So my life has been in a smidgy bit of an uproar lately, for various reasons – my library card expired, for one thing, right on the day that half my books were due to get renewed!  I had no idea the expiration date was so soon; it feels like I just renewed it a few weeks ago.  And, see, I have this friendly blue library card with an elegant number that I have memorized, and it has one of the earliest extant drafts of my signature, which I had only invented recently when I got the card in 2001.  However, the library has since “upgraded” to fancy new white library cards that are just so cold and hateful and soulless, and every time I see them my brain is all NOT THE MEAN WHITE CARD DO NOT WANT, and the last time I got my library card renewed, the librarian tried to take my old card away and give me a nasty new one, and it was such a narrow escape, you have no idea.

This time I was prepared.  I said a whole lot of words to the library guy to convince him of the sincerity of my desire to keep my exact particular library card FOREVER.  “BECAUSE I KNOW THE NUMBERS BY HEART,” I explained to him urgently, not giving him my card when he put out his hand for it.  (I kept having visions of him snipping it smartly in half before I could stop him, and it was like watching someone CUT UP A CHILD.  It’s just so irrevocable.  Once you have cut a child in half, it’s too late to fix it!  You cannot tape it back together and keep using it!)

And he didn’t say anything, just kept waiting for me to hand him my library card, and I believe I said something along the lines of, “No, seriously, listen, I understand that there is a new library card in town but I cannot bear to lose this library card.  We have been together all these years and we just can’t be parted, you see, because it would be far too painful, a brutal separation really, and CAN’T YOU UNDERSTAND THAT, FOR THE LOVE OF GOD?”  As I mopped up my tears and prepared to ululate martyr’s funeral style, to make sure he understood the serious mourning I would have to go into if he took my friendly blue library card away, the library guy looked to his colleague for assistance, and his colleague said, “Um, yeah, she can keep that one if she wants it.”  OH AND I DO.

Well anyway, it was very stressful, as you can imagine, in spite of the very validating realization that I have only accrued $13.30 in fines since three years ago when my card last had to be renewed.  So I sensibly bought myself some spiritually soothing books to get me through these and other difficulties.  I got a large green book with a soppy nature drawing on the front that is a compendium of C.S. Lewis’s religious writings – I need some of these, and the book cannot help the soppy drawing – and I got The Essential Rumi, which I love so much I haven’t yet figured out how to address it on this blog, and I got C.S. Lewis: Letters to Children.

Phew.  That was a long introduction for a very slim book.
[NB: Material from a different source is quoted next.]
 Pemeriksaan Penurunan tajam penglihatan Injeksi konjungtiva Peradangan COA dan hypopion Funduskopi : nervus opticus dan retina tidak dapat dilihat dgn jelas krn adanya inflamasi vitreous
Those of you who read this blog regularly may know that I have a rocky relationship with C.S. Lewis.  The longer we are apart, the more he bothers me.  I am sensibly buying a lot of C.S. Lewis’s books, so that I will be statistically more likely to read his stuff frequently, because in reality I love him an awful lot.  And this book, his letters to children, mainly about his Narnia books, is exactly the reason (well, one of many) that I love him.  He does not patronize, and it’s so easy to patronize a kid.  He writes in a serious but good-natured way, and answers their questions very politely.  Behold an excerpt:

Dear Lucy,

I am so glad that you like the Narnian stories and it was nice of you to write and tell me.  I love E. Nesbit too and I think that I have learned a lot from her about how to write stories of this kind.  Do you know Tolkien’s Lord of the Rings?  I think you wd. like it.  I am also bad at Maths and it is a continual nuisance to me – I get muddled over my change in shops.  I hope you’ll have better luck and get over the difficulty!  It makes life a lot easier.
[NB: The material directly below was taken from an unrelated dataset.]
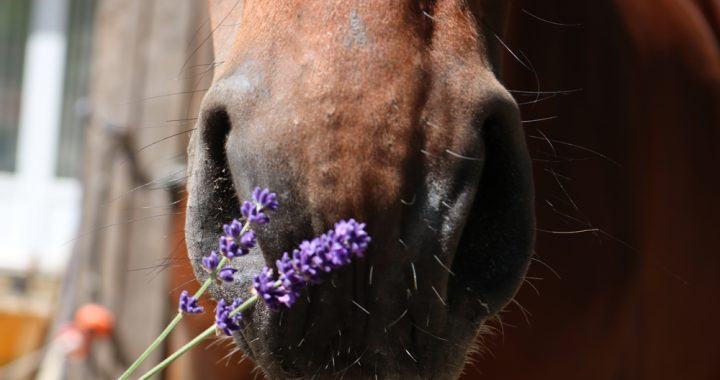 Aromatherapie paard; lavendel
It makes me, I think, more humble than proud to know that Aslan has allowed me to be the means of making Him more real to you.  Because He could have used anyone – as He made a donkey preach a good sermon to Balaam.
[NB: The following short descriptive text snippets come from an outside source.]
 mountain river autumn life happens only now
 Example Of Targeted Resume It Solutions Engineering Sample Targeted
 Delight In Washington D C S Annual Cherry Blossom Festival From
Perhaps, in return, you will sometimes say a prayer for me?

With all good wishes,

Yours sincerely,
C.S. Lewis

I have this book of letters that J.R.R. Tolkien wrote, and the editors of it have cleverly chosen a selection of letters relating to Lord of the Rings.  I bought it one time when I was in California learning Chinese (not very successfully though I can still count quite high), and although I do not count myself among the die-hard Lord of the Rings fans in my family (didn’t even read it until the films came out – I know, I know), I was captivated by Tolkien’s letters about it.  I wish someone would do a similar thing with C.S. Lewis and letters relating to his writing.  Not just Narnia but all of his writing.  How good would that be?

Booking Through Thursday

I like this one:

This can be a quick one. Don’t take too long to think about it. Fifteen books you’ve read that will always stick with you. First fifteen you can recall in no more than 15 minutes.

So here are my fifteen books that will always stick with me, more or less in the order in which they entered my life:

The Lion, the Witch, and the Wardrobe, C.S. Lewis
Jane Eyre
, Charlotte Bronte
Emily Climbs, L.M .Montgomery
Ender’s Game, Orson Scott Card
Macbeth
, William Shakespeare
The Chosen
, Chaim Potok
The Color Purple
, Alice Walker
Harry Potter and the Order of the Phoenix
, J.K. Rowling
Greensleeves
, Eloise Jarvis McGraw
American Gods, Neil Gaiman
The Invention of Love, Tom Stoppard
I Capture the Castle
, Dodie Smith
Showings
, Julian of Norwich
The Poisonwood Bible, Barbara Kingsolver
The Ground Beneath Her Feet, Salman Rushdie

These are all books that left me breathless.  Is that what we were after?

The Child that Books Built, Francis Spufford

I read about this on Nick Hornby’s Waterstone’s “Writer’s Table” – authors pick out books that are supposed to have “shaped their writing”, and they write little reviews in a few words.  I can’t remember why I was looking at Nick Hornby’s Waterstone’s Writer’s Table – although Nick Hornby is absolutely inextricably linked in my mind to the month I spent in London in 2005.  There was a heat stroke in the second week of July, and the dorm where we were staying didn’t have air conditioning of course, and my room was on the third (American fourth) floor, so it was absolutely boiling.  I didn’t have a lot of money to spend on food in air-conditioned restaurants.  Instead of that I wandered around London finding bookstores with squashy armchairs and air conditioning, and I read A Long Way Down and About a Boy and How to be Good.  It was good times apart from how guilty I felt for sitting in Waterstone’s bookshops (and Borders and Blackwell’s and Foyle’s) all over London reading books I had no intention of buying.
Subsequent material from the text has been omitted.